> [TESTO DEL DOCUMENTO]
La Nazionale? Un rebus
Roberto Mancini, nel primo giorno da C.T., disse che la Nazionale doveva tornare al posto che merita: sul tetto del mondo. Ma forse basterebbe su quello d'Europa, perché, Nations League a parte, il campionato continentale è l'appuntamento importante più ravvicinato. A dire il vero lo vorremmo tutti e desidereremmo sapere come ci riuscirà. Per adesso è stato detto che da una grande delusione possono nascere grandi trionfi, seguiti da un'autentica rivoluzione. Qualcuno ha paragonato Mancini a Bernardini e Sacchi. Il primo raccolse l'eredità di Valcareggi, dopo la sfortunata spedizione al Mondiale del 1974 in Germania; il secondo sostituì Vicini, dopo la mancata qualificazione a Euro 1992. Stupisce addirittura che li abbia superati, coinvolgendo, credo, 47 calciatori dopo le prime 7 partite, con 39 impiegati. Bernardini e Sacchi erano arrivati a 41, con, rispettivamente, 34 e 32 utilizzati.
Perché si commettono simili errori? Tutti sanno che il selezionatore è diverso dall'allenatore. Tutti sanno che il tempo a disposizione per mettere in campo la Nazionale è limitato, perché campionato e coppe lo vietano. Allora non rimane che lasciar perdere le rivoluzioni, armarsi di buon senso e sposare la logica, che suggerisce di far giocare i calciatori come nelle loro squadre, per ridurre al minimo gli squilibri. D'accordo, cambieranno i compagni, ma, chiamati a fare le stesse cose, tutto sarà più facile. E' la scoperta dell'acqua calda, ma se in Brasile Tite è riuscito, dopo il disastroso 7-1 con la Germania al Mondiale di Rio, a riportare i verdeoro a vincere i Sudamericani e a riacquistare credibilità, vuol dire che si può fare. Se, invece, cambio i calciatori come fossero pedine della dama, andrò poco lontano, nonostante gli avversari non siano di primo livello. La maglia azzurra deve essere per i migliori e non è impossibile scegliere tra il 35% di italiani presenti in Serie A. Guarda caso, per una volta sono i tanti stranieri a rendere il compito meno difficile.

> [VOCI]

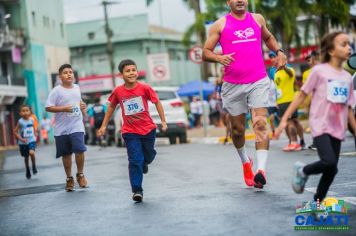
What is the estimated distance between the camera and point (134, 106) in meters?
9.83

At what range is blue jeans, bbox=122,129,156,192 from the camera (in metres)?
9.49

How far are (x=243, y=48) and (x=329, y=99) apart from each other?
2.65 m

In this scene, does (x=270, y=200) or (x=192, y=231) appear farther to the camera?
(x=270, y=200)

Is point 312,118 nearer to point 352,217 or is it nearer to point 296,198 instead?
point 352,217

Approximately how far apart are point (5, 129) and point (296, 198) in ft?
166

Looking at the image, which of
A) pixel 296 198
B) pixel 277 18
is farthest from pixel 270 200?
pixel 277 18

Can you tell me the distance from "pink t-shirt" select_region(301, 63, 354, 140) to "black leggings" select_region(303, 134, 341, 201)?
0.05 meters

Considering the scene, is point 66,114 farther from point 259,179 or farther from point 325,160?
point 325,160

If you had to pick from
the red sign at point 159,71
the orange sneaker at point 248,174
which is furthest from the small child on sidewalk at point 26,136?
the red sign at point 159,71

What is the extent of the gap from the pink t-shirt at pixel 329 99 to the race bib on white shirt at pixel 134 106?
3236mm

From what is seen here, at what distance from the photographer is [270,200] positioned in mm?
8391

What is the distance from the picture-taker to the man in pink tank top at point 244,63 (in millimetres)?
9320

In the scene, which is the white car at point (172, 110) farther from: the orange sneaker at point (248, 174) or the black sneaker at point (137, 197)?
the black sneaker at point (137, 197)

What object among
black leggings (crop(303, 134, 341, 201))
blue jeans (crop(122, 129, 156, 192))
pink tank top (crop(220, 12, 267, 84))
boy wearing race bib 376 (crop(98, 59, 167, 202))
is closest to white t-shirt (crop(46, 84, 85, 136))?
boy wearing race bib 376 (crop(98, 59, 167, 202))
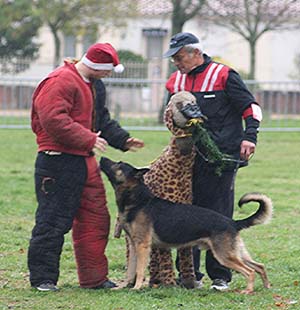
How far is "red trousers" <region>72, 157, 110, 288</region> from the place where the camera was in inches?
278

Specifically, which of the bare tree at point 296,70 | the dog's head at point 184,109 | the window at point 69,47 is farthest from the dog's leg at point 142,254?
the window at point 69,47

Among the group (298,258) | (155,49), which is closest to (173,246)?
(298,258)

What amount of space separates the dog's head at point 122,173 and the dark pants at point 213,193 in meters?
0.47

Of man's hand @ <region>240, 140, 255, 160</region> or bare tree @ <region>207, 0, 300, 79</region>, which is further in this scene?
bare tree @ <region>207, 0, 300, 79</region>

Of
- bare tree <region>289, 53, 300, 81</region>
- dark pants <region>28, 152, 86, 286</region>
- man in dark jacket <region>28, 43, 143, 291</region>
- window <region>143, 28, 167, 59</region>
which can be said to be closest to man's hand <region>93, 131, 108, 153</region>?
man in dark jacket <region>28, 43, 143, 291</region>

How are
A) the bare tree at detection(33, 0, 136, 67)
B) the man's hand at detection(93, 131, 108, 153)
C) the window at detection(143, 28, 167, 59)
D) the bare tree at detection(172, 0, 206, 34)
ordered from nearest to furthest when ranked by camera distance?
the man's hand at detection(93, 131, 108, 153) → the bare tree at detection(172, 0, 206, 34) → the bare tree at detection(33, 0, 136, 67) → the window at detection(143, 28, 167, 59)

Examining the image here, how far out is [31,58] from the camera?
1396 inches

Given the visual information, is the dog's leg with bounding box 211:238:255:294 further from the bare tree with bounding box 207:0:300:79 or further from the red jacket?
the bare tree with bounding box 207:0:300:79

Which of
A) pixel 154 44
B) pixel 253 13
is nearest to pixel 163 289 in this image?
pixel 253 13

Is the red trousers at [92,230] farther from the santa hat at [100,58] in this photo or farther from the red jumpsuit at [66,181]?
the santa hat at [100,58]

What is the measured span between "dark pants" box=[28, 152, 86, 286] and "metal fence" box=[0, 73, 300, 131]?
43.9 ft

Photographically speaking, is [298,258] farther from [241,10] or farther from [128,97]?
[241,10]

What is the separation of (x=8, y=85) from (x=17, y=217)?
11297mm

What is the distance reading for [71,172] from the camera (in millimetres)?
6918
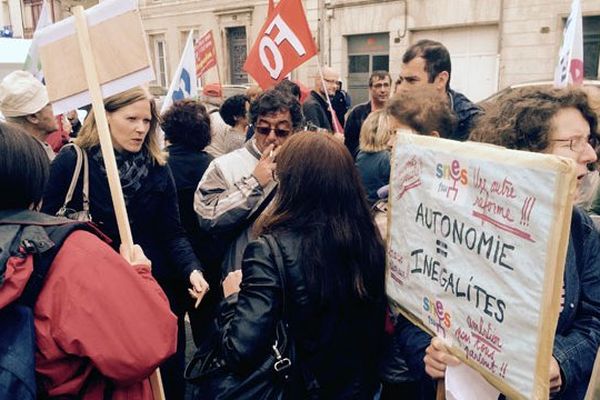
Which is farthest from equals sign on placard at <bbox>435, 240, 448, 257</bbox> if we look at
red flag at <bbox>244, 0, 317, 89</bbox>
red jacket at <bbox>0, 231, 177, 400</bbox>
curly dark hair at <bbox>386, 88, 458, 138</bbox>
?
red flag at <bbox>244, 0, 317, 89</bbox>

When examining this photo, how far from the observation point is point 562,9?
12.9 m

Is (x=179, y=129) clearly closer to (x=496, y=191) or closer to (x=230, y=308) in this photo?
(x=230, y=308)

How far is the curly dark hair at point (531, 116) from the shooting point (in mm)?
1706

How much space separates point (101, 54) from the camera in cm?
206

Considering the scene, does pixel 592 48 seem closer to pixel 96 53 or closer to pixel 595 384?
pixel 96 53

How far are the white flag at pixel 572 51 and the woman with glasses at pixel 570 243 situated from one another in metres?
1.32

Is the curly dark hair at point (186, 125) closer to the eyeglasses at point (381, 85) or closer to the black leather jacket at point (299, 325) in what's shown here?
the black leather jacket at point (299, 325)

...

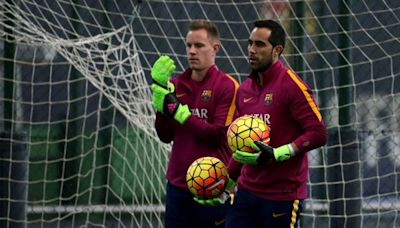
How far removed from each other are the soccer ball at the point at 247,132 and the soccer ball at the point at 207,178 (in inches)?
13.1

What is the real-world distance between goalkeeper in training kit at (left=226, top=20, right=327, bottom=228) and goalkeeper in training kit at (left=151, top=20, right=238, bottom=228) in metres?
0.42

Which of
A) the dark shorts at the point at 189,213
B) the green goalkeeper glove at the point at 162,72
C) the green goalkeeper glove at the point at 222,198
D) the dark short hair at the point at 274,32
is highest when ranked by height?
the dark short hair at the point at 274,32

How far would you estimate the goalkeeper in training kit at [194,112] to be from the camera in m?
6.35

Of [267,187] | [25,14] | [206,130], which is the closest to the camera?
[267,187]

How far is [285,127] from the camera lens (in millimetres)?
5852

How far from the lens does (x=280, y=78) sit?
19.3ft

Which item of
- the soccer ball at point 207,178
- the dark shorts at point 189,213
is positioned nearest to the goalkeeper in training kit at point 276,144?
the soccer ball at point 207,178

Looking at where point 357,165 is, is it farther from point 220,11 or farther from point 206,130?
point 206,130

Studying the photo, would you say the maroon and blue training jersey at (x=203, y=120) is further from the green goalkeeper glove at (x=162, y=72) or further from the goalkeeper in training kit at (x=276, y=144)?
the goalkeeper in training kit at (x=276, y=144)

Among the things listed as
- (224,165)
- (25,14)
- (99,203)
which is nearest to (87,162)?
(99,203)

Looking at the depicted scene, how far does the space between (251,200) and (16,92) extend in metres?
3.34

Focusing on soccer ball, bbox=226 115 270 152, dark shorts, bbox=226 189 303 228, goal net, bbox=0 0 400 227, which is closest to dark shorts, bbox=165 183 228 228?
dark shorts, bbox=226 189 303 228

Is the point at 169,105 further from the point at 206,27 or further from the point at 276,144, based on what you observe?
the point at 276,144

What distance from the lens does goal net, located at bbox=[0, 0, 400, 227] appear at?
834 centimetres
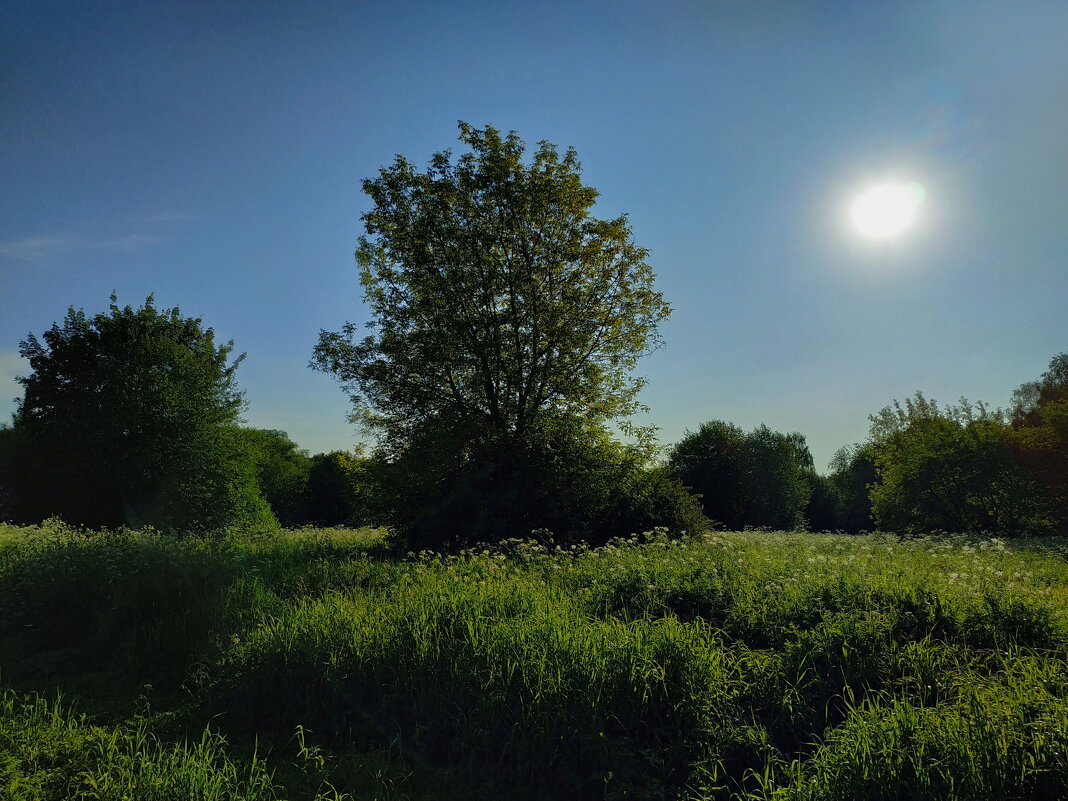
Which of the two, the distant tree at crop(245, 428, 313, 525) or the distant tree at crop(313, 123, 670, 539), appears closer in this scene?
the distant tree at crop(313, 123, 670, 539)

> [PROBLEMA]
Per favore, prosegui l'articolo sulla Nazionale di Mancini a partire dalla frase che segue l'ultima riportata.

> [SOLUZIONE]
Poi il destro a destra e il sinistro a sinistra, un regista, due centrali, centrocampisti capaci di interdire, impostare e concludere e attaccanti con il gol nel dna. Eppoi ricordare che le partite si vincono a centrocampo e che una squadra forte sul piano fisico, veloce e con tutti gli elementi capaci di andare a rete, sarà sempre una garanzia. Inoltre si può confezionare in più modi. Se ho Riva e Boninsegna sarà più semplice; altrimenti, con attaccanti di movimento, centrocampisti che si inseriscono e difensori che sono un pericolo sulle palle inattive, avrò aggirato l'ostacolo e, magari, causato qualche problema in più. Infine ai patiti degli schemi, del 4-3-2-1 o del 3-5-2, ricordo che il 50% dei gol nasce da palla inattiva. Allora, se si preparano come si conviene, avremo un atout in più, come se avrò imparato a dispormi quando sono a sfavore. Cosa che nessuno sa fare. Infine ecco una regola di Bela Guttmann, tanto elementare quanto spesso disattesa: "Quando sei in possesso del pallone, smarcati; quando invece l'hanno gli avversari, marca. Il calcio è tutto qui". Ma se gioco con Jorginho e Verratti a centrocampo, quando la palla l'hanno gli altri, chi la recupererà? Non sempre trovo l'Ucraina e la Polonia.